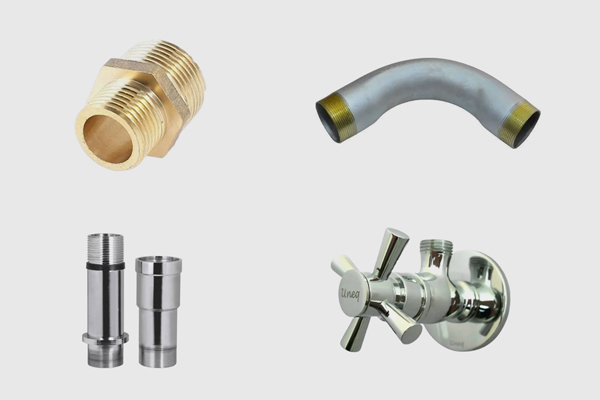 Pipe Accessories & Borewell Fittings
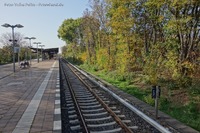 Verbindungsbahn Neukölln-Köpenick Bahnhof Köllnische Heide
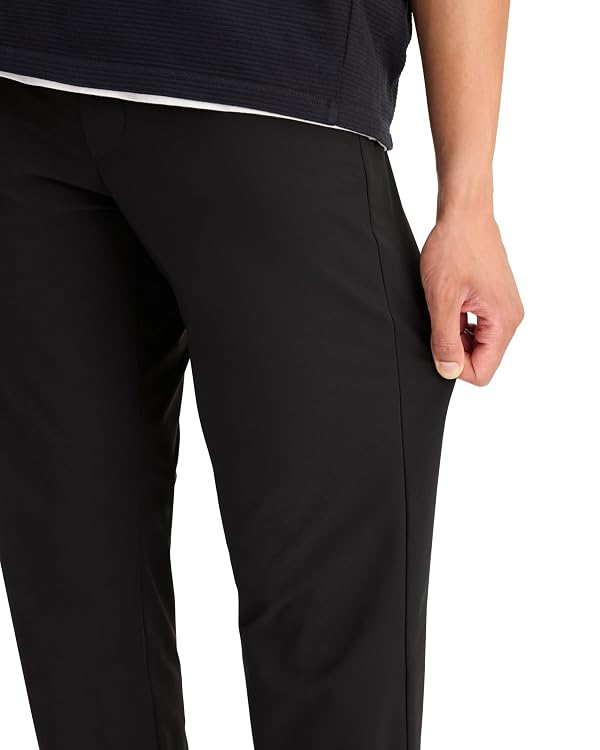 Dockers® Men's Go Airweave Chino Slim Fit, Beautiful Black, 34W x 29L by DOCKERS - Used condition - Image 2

> Your assignment:
Your answer should be the lines from the line containing "Verbindungsbahn Neukölln-Köpenick Bahnhof" through the end of the listing above, output exactly and alone, without the pictures.

> Output:
 Verbindungsbahn Neukölln-Köpenick Bahnhof Köllnische Heide
 Dockers® Men's Go Airweave Chino Slim Fit, Beautiful Black, 34W x 29L by DOCKERS - Used condition - Image 2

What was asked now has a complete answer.